By: Jeffrey Newholm
When one thinks about Canadian sports, hockey is probably the first to come to mind. But since a Canadian team hasn’t won the Stanley cup since 1993, northern fans perhaps should invest in another Canadian sport: basketball. Dr. James Naismith may have been accused by a grumpy Bill Self of coaching some equally bad Kansas teams. But the Canadian born educator brought America the game of basketball to begin with. Finally, 100 years later, Toronto fans are taking the next pass to play the unbeatable dubs. And if Kyrie Irving and LeBron can’t win up north, it’ll be the other east teams who’ll soon be extinct.
For the past decade the east has been akin to a Usain Bolt meet: a lot of names looking up at one man who always wins. Between the Heat and Cavs, LeBron has won the conference seven years in a row. With the Warriors taking over everything, the east became an uninteresting race to an even less interesting finish line. But the horn finally may sound on the King’s reign. The Cavs are treading water at the three seed, and trading away half the team only seemed to bail water from a quickly sinking ship. Finally, a day for a new contender has dawned.

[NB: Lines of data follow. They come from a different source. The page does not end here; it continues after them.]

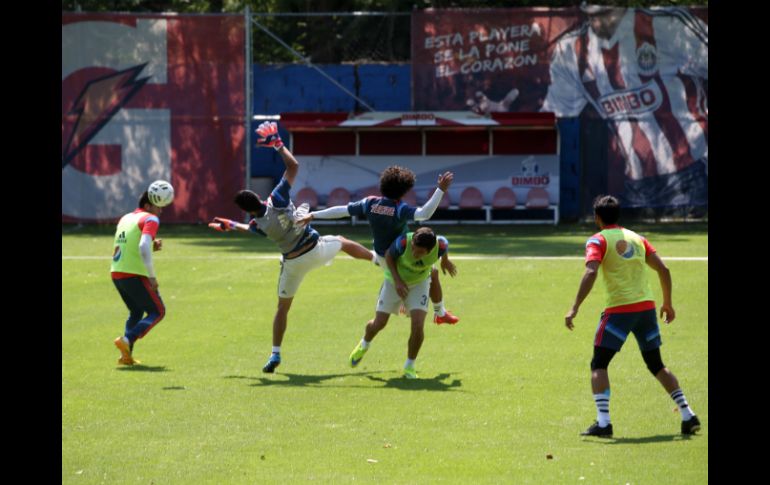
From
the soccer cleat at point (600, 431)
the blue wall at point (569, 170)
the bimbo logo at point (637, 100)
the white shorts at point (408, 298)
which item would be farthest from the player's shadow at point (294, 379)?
the blue wall at point (569, 170)

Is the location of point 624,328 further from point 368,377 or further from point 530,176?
point 530,176

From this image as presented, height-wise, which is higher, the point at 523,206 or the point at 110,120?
the point at 110,120

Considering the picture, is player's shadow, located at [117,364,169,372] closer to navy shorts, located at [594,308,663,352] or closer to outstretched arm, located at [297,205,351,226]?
outstretched arm, located at [297,205,351,226]

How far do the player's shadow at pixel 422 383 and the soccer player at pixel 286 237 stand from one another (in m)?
1.16

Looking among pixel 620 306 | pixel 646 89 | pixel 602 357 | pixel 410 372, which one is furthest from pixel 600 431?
pixel 646 89

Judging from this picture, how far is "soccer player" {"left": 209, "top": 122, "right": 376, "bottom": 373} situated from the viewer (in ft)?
39.8

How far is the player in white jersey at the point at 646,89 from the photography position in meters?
31.3

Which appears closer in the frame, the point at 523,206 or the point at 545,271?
the point at 545,271

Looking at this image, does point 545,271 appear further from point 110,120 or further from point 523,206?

In the offseason, all east fans’ focus was in Boston, where the Celtics gave the house away for Cavs point guard Irving. But the Celtics own a tradition of accustomed success in a city with a zealous sports base. The Raptors, on the other hand, could usually only make the ESPN bottom scroller. But the team made steady improvement since hiring retread Dwayne Casey in 2011 after losing 60 games. But the way up hasn’t proved to be a ski lift.
Whether it was an embarrassing 40 point loss to the Cavs in the 2016 semifinals or a very quick out at Cleveland’s hands in last year’s second round, the playoffs proved to be about as worthwhile as a visit to Jurassic Park. After the latter letdown, GM Masai Ujiri said the team needed a “culture reset”. And sometimes it takes some big failures before one can break through to greatness. The Pistons frustrated Michael Jordan for three years in a row before the Bulls finally busted past Detroit in a sweep. Pat Summitt lost seven Final Fours before the Vols finally managed a win. Something done easily the first time isn’t worth doing anyways. Chipping away at the wall of failure, before toppling it into the land of opportunity, is far more worthwhile.
This season, the Raptors are quietly tearing through the east, even ending Houston’s seventeen game winning streak Friday night. With the Cavs’ future far from certain, and the cameras turned squarely at Oakland, the Raptors could quietly breed a specimen built for sustained success. The ball, it seems, has come full circle. And if the Raptors don’t blink come May, soon #wethenorth will be more than a lame also-ran rallying cry; it’ll be the feared mantra of the team with the clearest path to the finals.